Les maladies liées au COVID-19 sont terribles. On connaît le nombre exponentiel de patients admis dans les services hospitaliers et en réanimation. On sait désormais également que les symptômes peuvent être persistants dans la durée pour les patients qui en sont atteints. Mais, nous n’avons que peu de recul sur les conséquences médicales et sanitaires que peut créer la contamination sur le long terme.

Au-delà du COVID-19 et au-delà des patients qui en souffrent, une nouvelle crise apparaît, une crise qu’il nous faut dès aujourd’hui anticiper avec la plus grande prudence et rigueur.

L’inquiétude est vive quant aux maladies psychiques et psychologiques qui se développent à un rythme effréné dans notre pays. Le nombre de dépressions diagnostiquées explosent et le nombre de suicides risque d’être effroyable. Selon les dernières études sur le sujet, le taux de dépression serait passé de 10 à 21% dans la population en six semaines seulement.

« une nouvelle crise apparaît, une crise qu’il nous faut dès aujourd’hui anticiper »

Les Français sont restés un tiers de l’année confinés – parfois dans de très petites surfaces et sans extérieur –, l’atmosphère est anxiogène, la solitude est naturellement de plus en plus pesante pour ceux qui sont concernés, les perspectives sur l’avenir sont imprévisibles. La peur, l’angoisse et l’anxiété sont les sentiments les plus partagés par nos concitoyens. J’en ai bien conscience. Je reçois de nombreuses interpellations sur des situations personnelles alarmantes. Les pages d’actualité défilent, ne suscitant qu’inquiétude, et peu de nouvelles réjouissantes nous parviennent. Le Gouvernement n’anticipe rien, aucune projection n’est faite pour redonner un peu de souffle à notre économie et au moral des Français. Je le regrette profondément.

La politique ne se résume pas à la gestion des situations. Le Gouvernement devrait délivrer aux Français des messages positifs, il devrait susciter l’espoir. Car, et c’est là ma conviction profonde : nous nous sortirons de cette crise comme notre pays a toujours su dépasser les pires situations.
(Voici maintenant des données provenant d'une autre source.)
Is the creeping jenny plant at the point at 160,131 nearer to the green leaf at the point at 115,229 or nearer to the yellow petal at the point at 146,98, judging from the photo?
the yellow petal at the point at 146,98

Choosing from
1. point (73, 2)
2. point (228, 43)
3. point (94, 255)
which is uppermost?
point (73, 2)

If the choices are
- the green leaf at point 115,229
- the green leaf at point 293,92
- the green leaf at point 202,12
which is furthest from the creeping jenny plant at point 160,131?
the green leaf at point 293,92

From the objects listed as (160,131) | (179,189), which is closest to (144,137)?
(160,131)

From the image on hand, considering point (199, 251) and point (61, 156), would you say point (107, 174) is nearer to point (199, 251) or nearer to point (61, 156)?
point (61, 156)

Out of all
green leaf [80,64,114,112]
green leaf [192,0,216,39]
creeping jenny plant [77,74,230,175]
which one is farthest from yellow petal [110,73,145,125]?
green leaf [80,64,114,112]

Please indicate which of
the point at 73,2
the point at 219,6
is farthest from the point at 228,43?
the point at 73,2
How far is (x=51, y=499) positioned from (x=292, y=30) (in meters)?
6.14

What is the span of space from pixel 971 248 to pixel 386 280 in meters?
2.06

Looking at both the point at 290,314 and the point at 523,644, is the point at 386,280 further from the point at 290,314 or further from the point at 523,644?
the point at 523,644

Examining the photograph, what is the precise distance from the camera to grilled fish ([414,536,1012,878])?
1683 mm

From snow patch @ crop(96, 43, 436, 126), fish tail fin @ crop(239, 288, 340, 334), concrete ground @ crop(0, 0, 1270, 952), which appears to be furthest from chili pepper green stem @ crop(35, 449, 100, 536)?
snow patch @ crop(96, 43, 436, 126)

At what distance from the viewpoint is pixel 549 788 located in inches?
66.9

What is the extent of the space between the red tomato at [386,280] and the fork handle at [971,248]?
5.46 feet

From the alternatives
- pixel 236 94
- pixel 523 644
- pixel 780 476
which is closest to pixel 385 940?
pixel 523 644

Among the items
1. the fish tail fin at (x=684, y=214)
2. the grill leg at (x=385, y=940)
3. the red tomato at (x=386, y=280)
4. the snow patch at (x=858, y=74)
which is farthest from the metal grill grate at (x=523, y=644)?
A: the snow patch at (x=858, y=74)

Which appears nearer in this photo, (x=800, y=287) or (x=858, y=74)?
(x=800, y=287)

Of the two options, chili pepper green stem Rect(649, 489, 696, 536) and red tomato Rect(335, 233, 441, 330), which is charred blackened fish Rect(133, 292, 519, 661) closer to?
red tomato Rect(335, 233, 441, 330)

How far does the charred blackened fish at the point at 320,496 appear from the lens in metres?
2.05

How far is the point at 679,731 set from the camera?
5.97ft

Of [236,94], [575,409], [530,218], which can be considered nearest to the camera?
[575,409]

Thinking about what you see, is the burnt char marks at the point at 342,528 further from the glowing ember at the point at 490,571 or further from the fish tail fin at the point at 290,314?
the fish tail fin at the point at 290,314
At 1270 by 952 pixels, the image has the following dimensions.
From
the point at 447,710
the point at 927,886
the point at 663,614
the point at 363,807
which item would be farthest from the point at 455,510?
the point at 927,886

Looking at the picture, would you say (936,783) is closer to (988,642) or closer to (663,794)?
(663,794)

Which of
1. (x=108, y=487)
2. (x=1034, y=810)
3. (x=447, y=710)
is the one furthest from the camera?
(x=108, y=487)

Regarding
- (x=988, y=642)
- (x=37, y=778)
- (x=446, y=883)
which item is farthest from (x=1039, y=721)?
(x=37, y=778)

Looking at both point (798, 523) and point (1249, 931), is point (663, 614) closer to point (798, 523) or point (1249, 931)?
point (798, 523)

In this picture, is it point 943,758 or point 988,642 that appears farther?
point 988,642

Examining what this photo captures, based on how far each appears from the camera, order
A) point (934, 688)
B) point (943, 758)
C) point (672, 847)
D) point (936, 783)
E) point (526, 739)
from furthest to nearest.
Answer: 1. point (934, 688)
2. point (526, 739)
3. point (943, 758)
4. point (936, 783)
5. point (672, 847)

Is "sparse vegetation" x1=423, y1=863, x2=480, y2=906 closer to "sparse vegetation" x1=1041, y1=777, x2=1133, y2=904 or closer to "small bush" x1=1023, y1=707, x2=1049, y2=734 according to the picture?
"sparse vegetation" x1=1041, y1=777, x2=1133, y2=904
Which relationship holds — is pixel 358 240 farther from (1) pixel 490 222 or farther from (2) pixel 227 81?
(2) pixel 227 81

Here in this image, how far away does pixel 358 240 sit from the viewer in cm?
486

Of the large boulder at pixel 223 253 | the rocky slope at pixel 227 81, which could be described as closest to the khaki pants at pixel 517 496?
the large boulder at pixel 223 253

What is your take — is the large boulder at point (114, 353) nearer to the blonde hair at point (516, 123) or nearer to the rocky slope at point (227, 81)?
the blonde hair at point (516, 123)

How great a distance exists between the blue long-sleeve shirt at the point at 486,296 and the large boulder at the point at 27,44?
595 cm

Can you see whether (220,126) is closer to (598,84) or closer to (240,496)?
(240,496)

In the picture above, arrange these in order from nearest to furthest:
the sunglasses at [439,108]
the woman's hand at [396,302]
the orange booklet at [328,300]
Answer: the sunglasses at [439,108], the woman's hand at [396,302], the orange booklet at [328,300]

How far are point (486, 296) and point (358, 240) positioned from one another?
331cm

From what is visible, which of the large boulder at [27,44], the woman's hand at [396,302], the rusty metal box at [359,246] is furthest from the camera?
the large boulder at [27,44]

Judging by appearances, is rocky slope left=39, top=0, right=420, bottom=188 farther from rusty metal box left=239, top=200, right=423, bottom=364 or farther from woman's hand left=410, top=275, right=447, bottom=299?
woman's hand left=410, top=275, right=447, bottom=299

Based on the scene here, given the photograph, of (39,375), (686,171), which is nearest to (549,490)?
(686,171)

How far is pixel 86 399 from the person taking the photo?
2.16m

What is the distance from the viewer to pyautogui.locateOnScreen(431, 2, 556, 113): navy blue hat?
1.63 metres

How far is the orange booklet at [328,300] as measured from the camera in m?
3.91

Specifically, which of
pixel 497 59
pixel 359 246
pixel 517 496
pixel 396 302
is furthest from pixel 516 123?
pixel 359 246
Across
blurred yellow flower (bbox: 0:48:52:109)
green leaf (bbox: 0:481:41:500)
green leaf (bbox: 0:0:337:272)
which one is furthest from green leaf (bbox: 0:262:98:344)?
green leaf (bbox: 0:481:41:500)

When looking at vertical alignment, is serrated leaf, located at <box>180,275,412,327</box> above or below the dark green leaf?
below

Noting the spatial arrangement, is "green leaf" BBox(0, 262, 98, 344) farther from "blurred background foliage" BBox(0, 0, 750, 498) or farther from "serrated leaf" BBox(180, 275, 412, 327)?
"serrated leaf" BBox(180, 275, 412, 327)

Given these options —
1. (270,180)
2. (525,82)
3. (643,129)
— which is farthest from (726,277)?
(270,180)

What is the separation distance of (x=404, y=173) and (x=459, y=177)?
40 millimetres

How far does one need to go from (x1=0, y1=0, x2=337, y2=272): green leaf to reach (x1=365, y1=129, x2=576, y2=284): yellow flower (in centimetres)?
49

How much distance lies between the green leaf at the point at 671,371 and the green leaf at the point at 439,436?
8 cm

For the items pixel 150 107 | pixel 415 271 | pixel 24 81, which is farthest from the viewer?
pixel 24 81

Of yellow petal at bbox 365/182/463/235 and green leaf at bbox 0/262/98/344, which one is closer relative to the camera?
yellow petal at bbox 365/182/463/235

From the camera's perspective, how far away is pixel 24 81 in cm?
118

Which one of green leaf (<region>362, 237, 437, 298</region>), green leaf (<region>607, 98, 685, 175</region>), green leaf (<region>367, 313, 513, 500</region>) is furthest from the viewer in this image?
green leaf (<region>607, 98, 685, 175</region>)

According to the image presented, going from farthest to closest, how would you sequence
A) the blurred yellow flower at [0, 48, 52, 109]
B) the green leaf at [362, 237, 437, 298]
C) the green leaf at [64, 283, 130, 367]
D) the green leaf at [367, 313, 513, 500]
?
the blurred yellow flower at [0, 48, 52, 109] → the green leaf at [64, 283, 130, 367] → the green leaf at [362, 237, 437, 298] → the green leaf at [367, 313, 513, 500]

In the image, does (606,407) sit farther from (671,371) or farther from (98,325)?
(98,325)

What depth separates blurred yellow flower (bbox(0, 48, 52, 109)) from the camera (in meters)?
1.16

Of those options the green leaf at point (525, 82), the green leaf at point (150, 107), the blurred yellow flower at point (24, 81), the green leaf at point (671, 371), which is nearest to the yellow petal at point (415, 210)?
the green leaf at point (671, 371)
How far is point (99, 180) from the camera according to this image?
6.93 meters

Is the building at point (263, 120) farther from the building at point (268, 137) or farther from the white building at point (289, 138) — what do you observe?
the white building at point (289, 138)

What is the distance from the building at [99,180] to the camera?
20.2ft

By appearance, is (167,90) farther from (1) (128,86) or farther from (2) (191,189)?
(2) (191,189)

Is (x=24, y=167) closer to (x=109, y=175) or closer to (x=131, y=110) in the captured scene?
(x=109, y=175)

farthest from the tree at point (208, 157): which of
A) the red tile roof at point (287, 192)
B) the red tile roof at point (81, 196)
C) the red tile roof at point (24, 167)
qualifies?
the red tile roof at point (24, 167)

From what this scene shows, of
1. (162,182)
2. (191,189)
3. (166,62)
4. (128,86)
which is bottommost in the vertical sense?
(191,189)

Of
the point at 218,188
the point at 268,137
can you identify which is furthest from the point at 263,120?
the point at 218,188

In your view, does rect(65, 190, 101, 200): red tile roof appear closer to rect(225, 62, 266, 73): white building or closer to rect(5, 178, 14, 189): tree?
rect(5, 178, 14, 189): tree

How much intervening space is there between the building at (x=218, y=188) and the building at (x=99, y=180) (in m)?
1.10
Mais, comme dans tout moment difficile, nous avons besoin de nous projeter dans le temps. Or, et pour l’heure, aucune mesure n’a été annoncée sur l’après confinement.

Par ailleurs, une autre crainte doit susciter toute notre attention. Par peur de la contamination, à cause de la surcharge des structures et des personnels de santé, par manque de moyens et parce que nos déplacements sont excessivement limités, les autres maladies – non prises en charge ou non diagnostiquées – vont indéniablement faire de nouvelles victimes. Egalement, les patients atteints de pathologies nécessitant des soins réguliers n’accèdent parfois plus à leur traitement. De nombreuses opérations ont été décalées sur le territoire (on en compte par exemple 60% à Lyon). Enfin, il ne faut pas omettre le nombre de personnes vivant avec une maladie qui n’a pas pu être diagnostiquée et dont les conséquences seront désastreuses dans un futur proche.

« La politique ne se résume pas à la gestion des situations.

Le Gouvernement devrait délivrer aux Français des messages positifs, il devrait susciter l’espoir. »

Cette situation d’exception nous confronte à une faillite importante de notre système de santé dans sa globalité.

Je tenais à vous dire que je suis à vos côtés et que vous pouvez compter sur ma présence et ma détermination à faire avancer l’intégralité des problématiques qui se présentent à nous. Je tiens également à vous encourager à aller consulter votre médecin en cas de symptômes, quels qu’ils soient. En ces temps troubles, il ne faut pas hésiter à communiquer avec vos proches et, le cas échéant, avec des professionnels de santé. 

Plus déterminé que jamais, je ne manquerai pas d’agir et d’intervenir auprès du Gouvernement afin que nul ne soit laissé pour compte, afin que les réponses aux problèmes des Français soient à la hauteur de la tâche qui nous incombe.